Releng has been successfully reducing the Amazon bill recently. We managed to drop the bill from $115K to $75K per month in February.
To make this happen we switched to a cheaper instance type, started using spot instances for regular builds and started bidding for spot instances smarter. Introducing the jacuzzi approach reduced the load by reducing build times.
More details below.
When we fist tried to switch form m3.xlarge ($0.45 per hour) to c3.xlarge ($0.30 per hour) we hit an interesting issue when ruby won't execute anything -- segmentation fault. It turned out that using paravirtual kernels on c3 instance type is not a good idea since this instance type "prefers" HVM virtualization unlike the m3 instance types.
Massimo did a great job and ported our AMIs from PV to HVM.
This switch from PV to HVM went pretty smoothly except the fact that we had to add a swap file because linking libxul requires a lot of memory and the existing 7.5G wasn't enough.
This transition saved us more or less 1/3 of the build pool bill.
Smarter spot bidding
We used to bid blindly:
- I want this many spot instances in this availability zone and this is my maximum price. Bye!

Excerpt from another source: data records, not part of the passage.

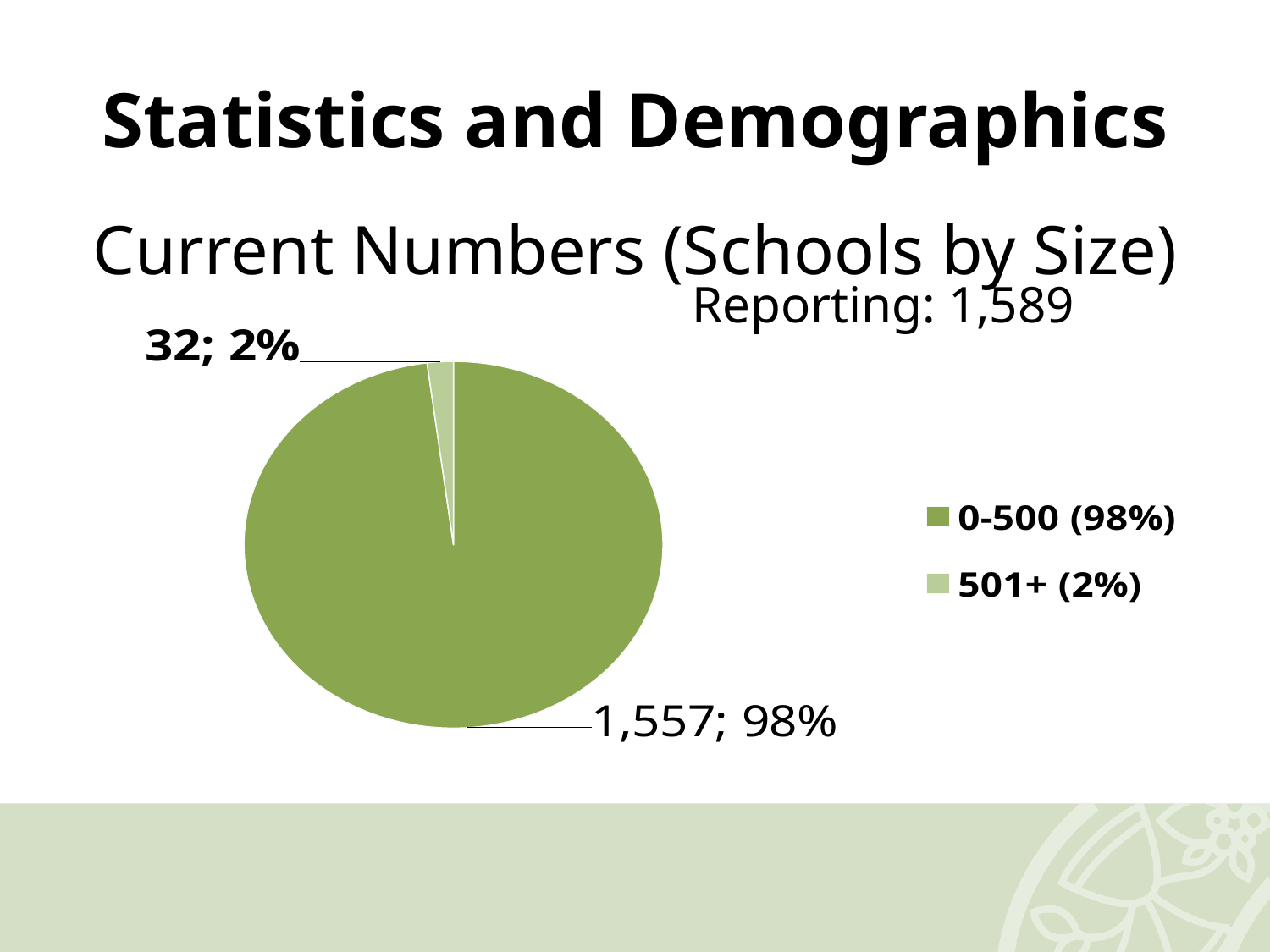
What share of the pie does the 501+ category represent? 2% How many categories does the pie chart show? 2 How many schools are in the 501+ size category? 32 What kind of chart is shown on the slide? pie chart How many schools are in the 0-500 size category? 1,557 What is the title of the chart? Current Numbers (Schools by Size) Which category has more schools, 0-500 or 501+? 0-500 Which category has the largest slice of the pie? 0-500 Which category has the smallest slice of the pie? 501+ What is the difference between the number of schools in the 0-500 category and the 501+ category? 1,525 What share of the pie does the 0-500 category represent? 98% What is the total number of schools reporting, as stated on the slide? 1,589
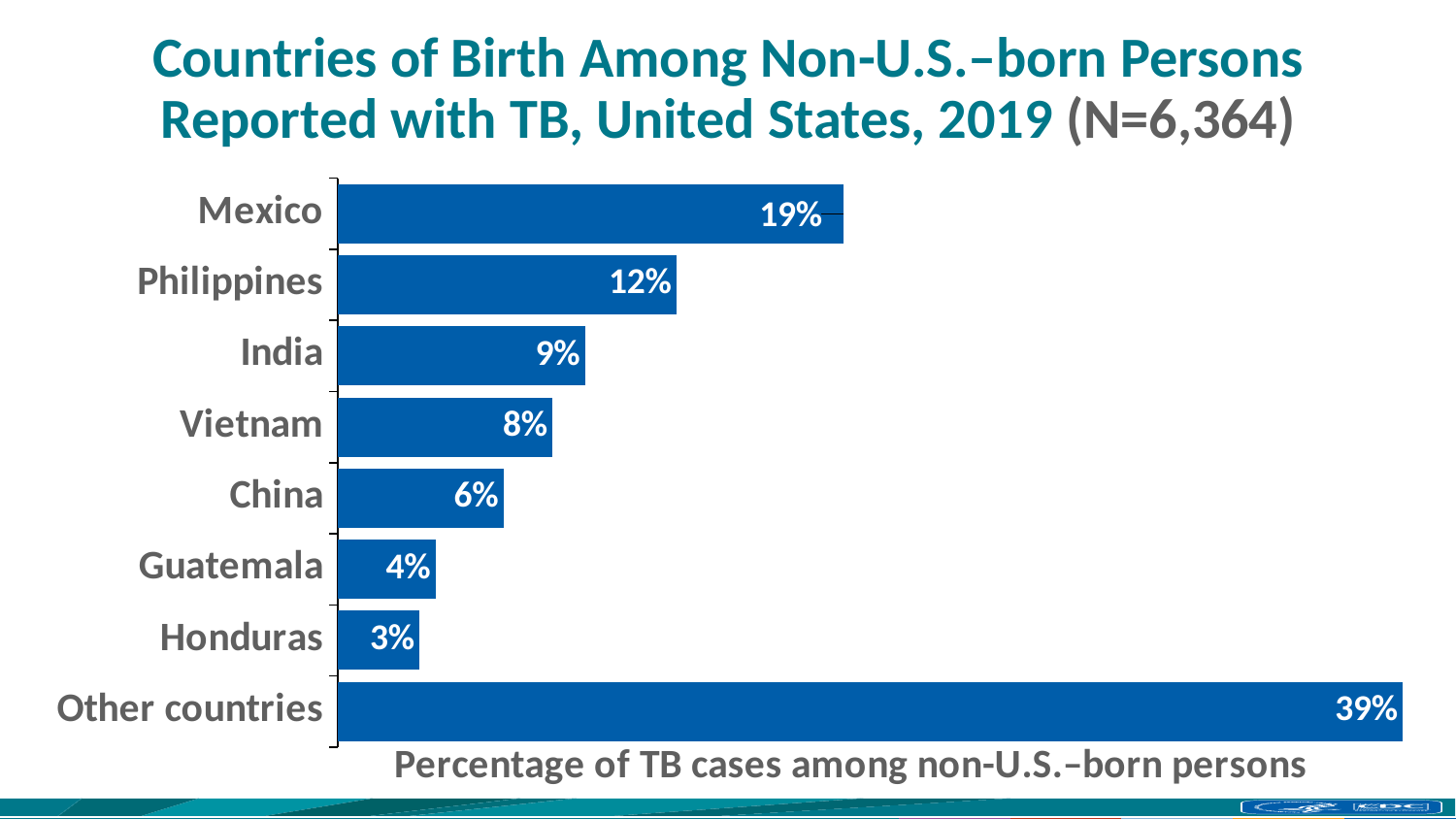
What is the value for Honduras? 3% Which has a larger percentage, Vietnam or Guatemala? Vietnam What is the difference in percentage points between India and China? 3 What kind of chart is this? Bar chart What is the x-axis label of the chart? Percentage of TB cases among non-U.S.-born persons How many categories are shown in the chart? 8 Which category has the highest percentage? Other countries What is the difference in percentage points between Mexico and the Philippines? 7 Which named country has the lowest percentage? Honduras What percentage of TB cases among non-U.S.-born persons were born in Mexico? 19% What percentage is shown for Vietnam? 8% What is the value shown for the Philippines? 12%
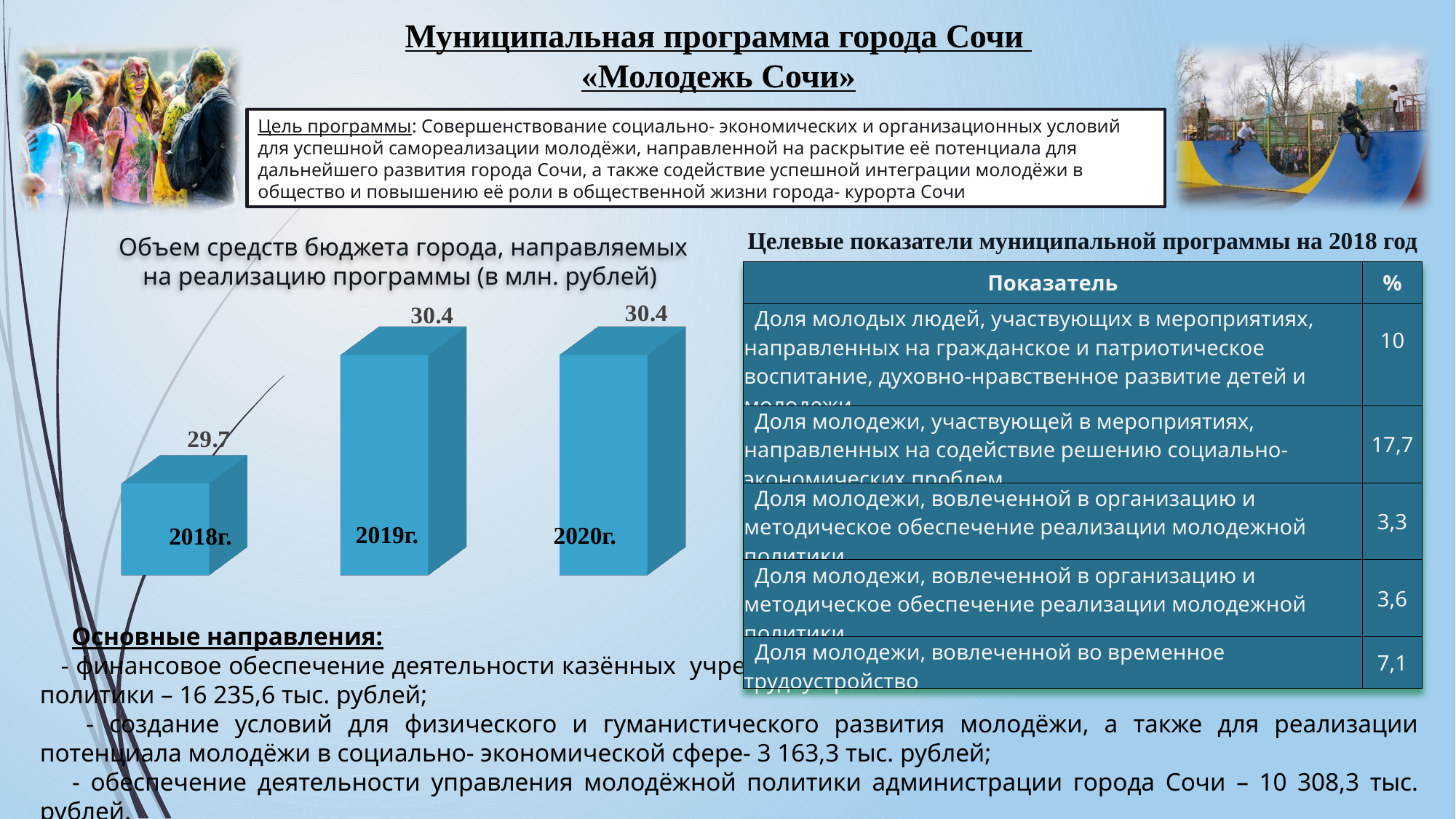
What is the difference between the values for 2019г. and 2018г. in the bar chart? 0.7 What kind of chart is used to show the budget funds by year? Bar chart Which year has the lowest value in the bar chart? 2018г. Which is larger in the bar chart: the value for 2018г. or the value for 2019г.? 2019г. What is the title of the bar chart on the slide? Объем средств бюджета города, направляемых на реализацию программы (в млн. рублей) What is the value for 2020г. in the bar chart? 30.4 In what units are the values in the bar chart expressed, according to its title? млн. рублей What is the value for 2018г. in the chart "Объем средств бюджета города, направляемых на реализацию программы"? 29.7 Are the values for 2019г. and 2020г. in the bar chart equal? Yes How many years (categories) are shown in the bar chart? 3 What is the value for 2019г. in the bar chart? 30.4 Do the values in the bar chart rise or fall from 2018г. to 2019г.? Rise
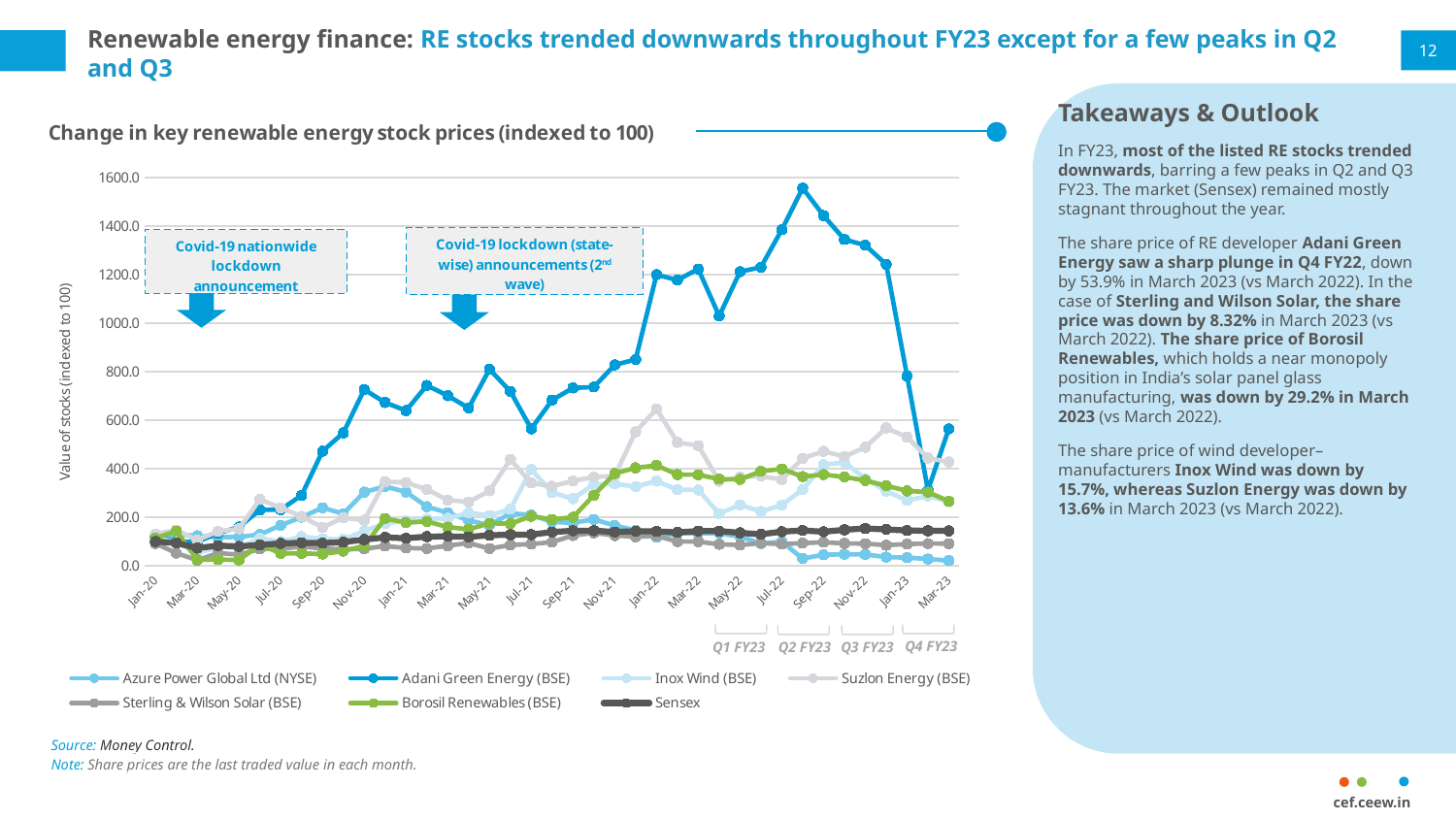
Is the value for Adani Green Energy (BSE) at its peak around Aug-22 greater or less than 1400? greater What type of chart is shown on the slide? Line chart What is the title of the chart? Change in key renewable energy stock prices (indexed to 100) Which series reaches the highest value on the chart? Adani Green Energy (BSE) How many series does the legend of the chart list? 7 Is the value for Adani Green Energy (BSE) in Jan-22 greater or less than 1000? greater Is the value for Inox Wind (BSE) in Mar-23 greater or less than 200? greater What is the label of the vertical axis of the chart? Value of stocks (indexed to 100) Does the value for Adani Green Energy (BSE) rise or fall between Sep-22 and Feb-23? Fall Which is larger in Aug-22, the value for Adani Green Energy (BSE) or the value for Sensex? Adani Green Energy (BSE) How many FY23 quarter labels (Q1 FY23 to Q4 FY23) are marked below the x axis? 4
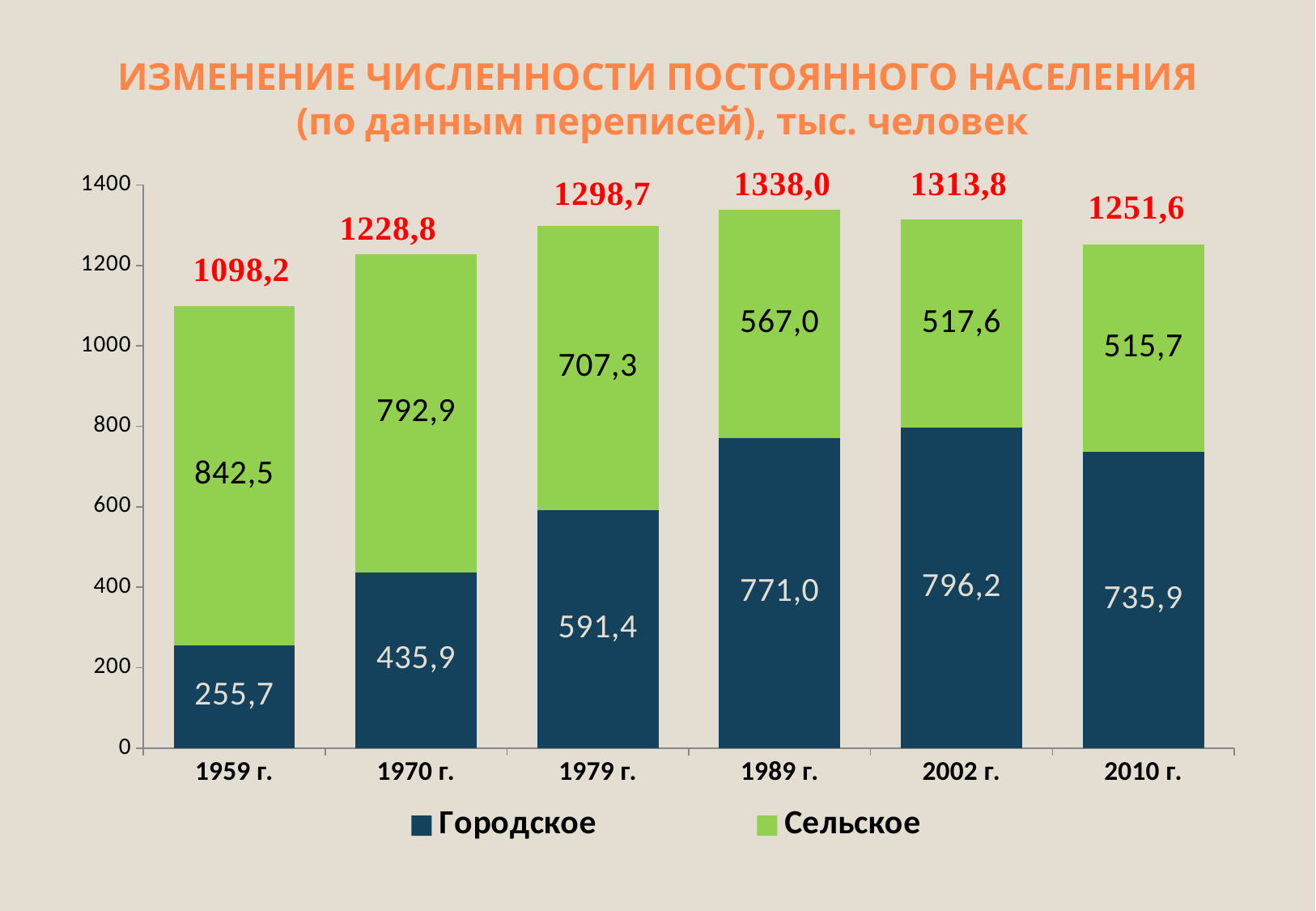
Which is larger in 1979 г., Городское or Сельское? Сельское In which year is the Городское value highest? 2002 г. In which year is the Сельское value lowest? 2010 г. What is the difference between the Сельское and Городское values in 1959 г.? 586,8 What is the value for Городское in 1989 г.? 771,0 Which year has the highest total population? 1989 г. How many years are shown on the x axis? 6 What is the value for Сельское in 1970 г.? 792,9 What kind of chart is shown on the slide? Stacked bar chart What is the total of the stacked bar for 2002 г.? 1313,8 Does the Городское value rise or fall from 1959 г. to 2002 г.? Rise How many series does the legend list? 2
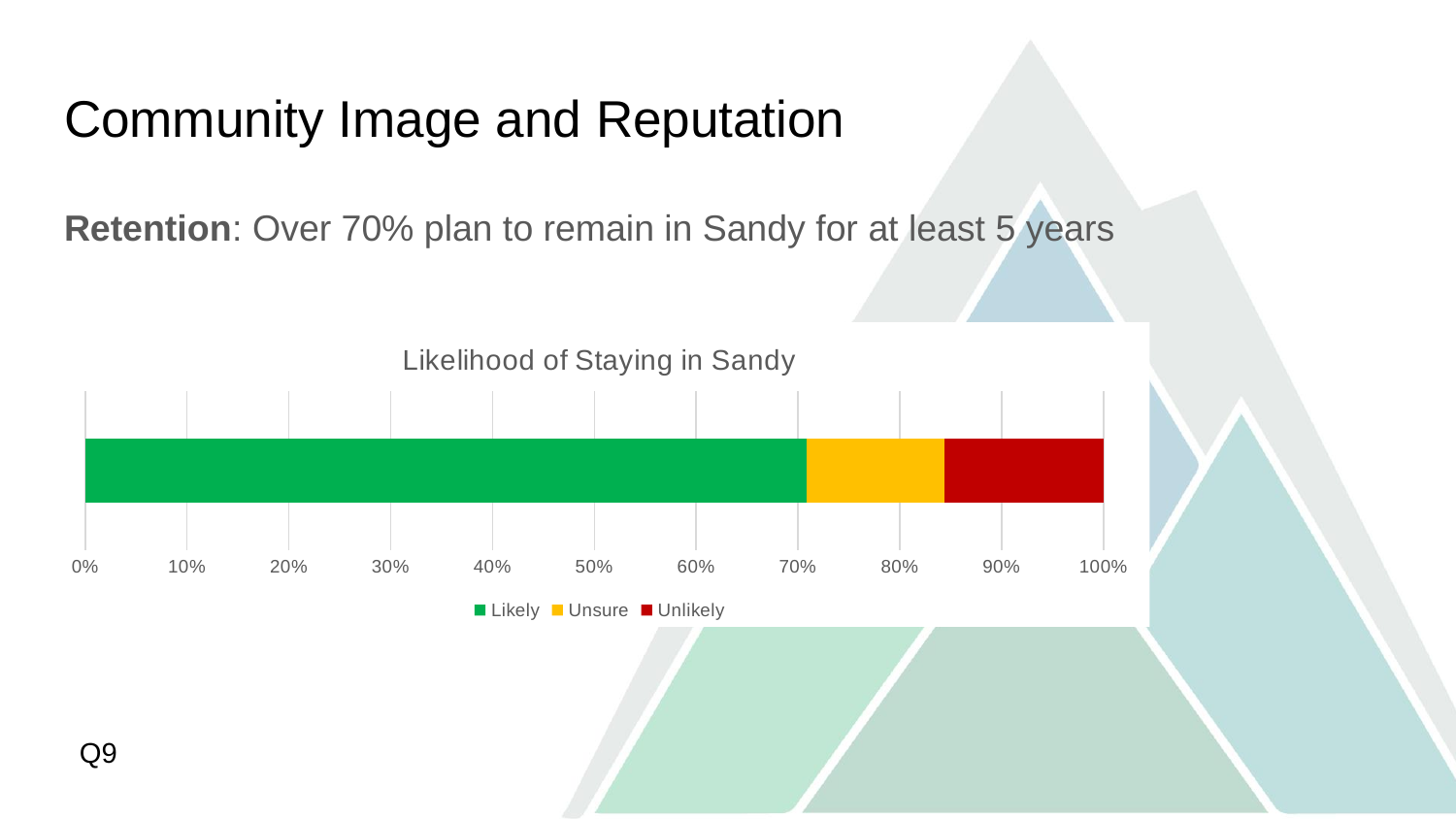
What colour represents the Unlikely series? Red What kind of chart is shown on the slide? Stacked bar chart How many series does the chart legend list? 3 What is the title of the chart? Likelihood of Staying in Sandy Is the value for Unlikely greater or less than 30%? less Is the value for Unsure greater or less than 20%? less Which is larger, the Likely segment or the Unlikely segment? Likely Which series takes up the largest portion of the bar? Likely Is the value for Likely greater or less than 60%? greater How many bars are plotted in the chart? 1 What is the highest value shown on the x axis? 100%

- But the current price is soooo high! ... Hello? Are you there?.. Sigh...
- Hmm, where are my spot instances?! I want twice as many spot instances in this zone and this is my maximum price. Bye!
As a part of this transition we reduced the amount of on-demand builders from 400 to 100!
Additionally, now we can use different instance types for builders and sometimes get good prices for the c3.2xlarge instance type.
As a part of the s/m3.xlarge/c3.xlarge/ transition we also introduced a couple other improvements: * Reduced EBS storage use * Started using SSD instance storage for try builds. All your try builds are on SSDs now! Using instance storage is not an easy thing, so we had to re-invent our own wheel to format/mount the storage on boot.